Portanto, ao criticar o estado atual do nosso país, as três partes que dividem o filme acabam por dizer muito mais do que aquilo que se vê na tela. Se no primeiro ato remete-se ao cabelo como fase de recuperação, é bom lembrarmos que o tempo retratado, nos primeiros minutos de projeção, é o pós-ditadura. "1979 foi um ano difícil", diz um personagem. Retrata-se um período de lembranças, ainda recentes, de restrições dos direitos civis e humanos. Não é à toa que o marido compare a esposa à cantora Elis Regina, um nome artístico forte e contestador dos tempos de chumbo. Aqui, então, o cabelo, além de resistência, também é um forte símbolo da rebeldia e da contestação. O câncer, na terceira parte, surge literalmente no corpo mutilado da personagem. O corpo do indivíduo e o corpo do edifício mesclam-se como uma coisa só, e denotam o histórico pernicioso de saqueamento, roubos e destruição do nosso país. No entanto, o amor, do segundo trecho, vem, propositalmente, no meio. Como uma força de vida, uma forma de lidar com as coisas mesmo que tudo ao redor esteja errado. O cabelo, o amor e o câncer são de Clara, mas também são ótimas metáforas sobre o Brasil. 

A despeito da realidade circundante, a jornalista aposentada goza a vida como ninguém e distribui afetos. Não por acaso, diante das situações complicadas provocadas de forma proposital pelos donos da empreiteira, a personagem não recorra à polícia. Clara é uma personagem de natureza subversiva. Não se alinha ao sistema no qual as forças policiais são o instrumento máximo da opressão. Ela é da geração que vivenciou a ditadura. Diante das insatisfações, faz protesto à sua maneira, com música, com o corpo, com vinho e com o próprio desejo sexual. Não se deixa contagiar pela inocuidade da violência, assim como não se deixa dominar pelos “modismos” tecnológicos dos tempos modernos. A reação final da protagonista, apesar da agressividade contida, é muito mais um protesto contra àqueles que a perturbam, do que um puro e simples gesto violento. Desconfio que os black-blocs que atacaram, preferencialmente, as instituições bancárias nas manifestações de junho 2013, seguiram muito de perto essa linha de pensamento. 

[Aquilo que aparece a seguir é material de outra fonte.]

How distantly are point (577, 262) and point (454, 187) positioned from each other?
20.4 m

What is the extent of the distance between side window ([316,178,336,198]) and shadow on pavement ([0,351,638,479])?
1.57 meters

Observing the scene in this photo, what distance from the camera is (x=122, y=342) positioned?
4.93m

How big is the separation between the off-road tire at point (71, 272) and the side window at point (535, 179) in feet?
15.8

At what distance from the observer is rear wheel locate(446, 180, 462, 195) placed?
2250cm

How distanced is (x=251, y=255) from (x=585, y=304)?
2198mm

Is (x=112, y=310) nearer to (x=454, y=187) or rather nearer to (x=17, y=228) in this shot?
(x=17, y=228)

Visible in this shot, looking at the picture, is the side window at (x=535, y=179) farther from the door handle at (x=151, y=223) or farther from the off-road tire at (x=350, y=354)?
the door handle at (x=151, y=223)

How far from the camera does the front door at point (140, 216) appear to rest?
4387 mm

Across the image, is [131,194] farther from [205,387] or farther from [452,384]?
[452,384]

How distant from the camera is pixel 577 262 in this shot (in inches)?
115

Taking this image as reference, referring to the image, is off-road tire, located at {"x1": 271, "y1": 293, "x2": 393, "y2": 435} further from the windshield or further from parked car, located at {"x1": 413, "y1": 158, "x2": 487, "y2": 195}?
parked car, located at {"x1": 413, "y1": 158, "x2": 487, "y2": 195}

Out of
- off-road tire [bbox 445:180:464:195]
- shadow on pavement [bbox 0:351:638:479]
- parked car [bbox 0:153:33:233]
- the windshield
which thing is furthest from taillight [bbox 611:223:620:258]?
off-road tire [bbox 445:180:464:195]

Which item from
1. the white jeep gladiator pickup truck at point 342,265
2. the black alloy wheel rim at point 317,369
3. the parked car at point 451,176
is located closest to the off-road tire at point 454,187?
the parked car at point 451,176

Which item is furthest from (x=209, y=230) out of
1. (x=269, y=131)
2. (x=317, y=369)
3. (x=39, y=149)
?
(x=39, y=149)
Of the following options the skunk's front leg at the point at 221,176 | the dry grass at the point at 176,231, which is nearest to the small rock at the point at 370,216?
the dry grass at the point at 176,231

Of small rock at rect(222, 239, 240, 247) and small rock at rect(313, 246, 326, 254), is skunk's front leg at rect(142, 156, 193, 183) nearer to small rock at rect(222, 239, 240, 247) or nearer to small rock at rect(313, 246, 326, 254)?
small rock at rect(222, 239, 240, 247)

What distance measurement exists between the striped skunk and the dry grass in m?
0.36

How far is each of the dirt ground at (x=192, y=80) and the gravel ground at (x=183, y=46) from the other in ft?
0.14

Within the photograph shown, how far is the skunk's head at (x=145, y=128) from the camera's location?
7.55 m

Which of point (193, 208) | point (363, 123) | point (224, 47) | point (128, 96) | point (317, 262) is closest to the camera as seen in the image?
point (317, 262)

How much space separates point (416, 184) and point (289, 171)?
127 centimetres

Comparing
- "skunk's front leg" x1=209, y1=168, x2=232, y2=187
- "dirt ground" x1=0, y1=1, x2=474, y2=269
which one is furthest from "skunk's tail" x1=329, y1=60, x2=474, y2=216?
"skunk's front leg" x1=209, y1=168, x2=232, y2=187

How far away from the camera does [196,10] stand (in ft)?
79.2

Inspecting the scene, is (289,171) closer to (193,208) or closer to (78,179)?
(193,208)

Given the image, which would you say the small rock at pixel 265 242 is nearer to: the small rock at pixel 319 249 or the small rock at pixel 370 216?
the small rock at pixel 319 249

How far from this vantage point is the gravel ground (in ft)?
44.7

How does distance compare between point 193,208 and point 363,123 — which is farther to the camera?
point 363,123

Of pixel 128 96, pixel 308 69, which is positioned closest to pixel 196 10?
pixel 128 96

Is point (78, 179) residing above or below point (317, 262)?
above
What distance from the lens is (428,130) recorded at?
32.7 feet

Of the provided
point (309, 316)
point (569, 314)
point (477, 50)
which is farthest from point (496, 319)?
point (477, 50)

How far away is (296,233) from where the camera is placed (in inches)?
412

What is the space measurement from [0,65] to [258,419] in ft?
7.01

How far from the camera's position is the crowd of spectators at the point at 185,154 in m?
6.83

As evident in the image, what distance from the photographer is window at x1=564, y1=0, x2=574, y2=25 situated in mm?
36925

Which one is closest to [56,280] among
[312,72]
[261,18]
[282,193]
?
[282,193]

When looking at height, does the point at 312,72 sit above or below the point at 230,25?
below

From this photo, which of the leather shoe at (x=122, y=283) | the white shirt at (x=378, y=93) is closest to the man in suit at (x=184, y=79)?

Com seu segundo longa-metragem de ficção, Kleber Mendonça Filho se firma como um dos grandes cineastas brasileiros. Proporcionou à atriz Sônia Braga seu merecido reencontro com as telas e com o público, algo que não acontecia desde Tieta do Agreste, de Cacá Diegues, há 15 anos. Assim como propiciou ao espectador uma obra audiovisual única, de resistência a um cinema de fórmulas fáceis e de valorização da memória como um dos bens mais valiosos do ser humano. Politicamente, Aquarius é um trabalho indispensável. Artisticamente, é um dos melhores do ano. Um filme para cinéfilos e brasileiros com o juízo no lugar.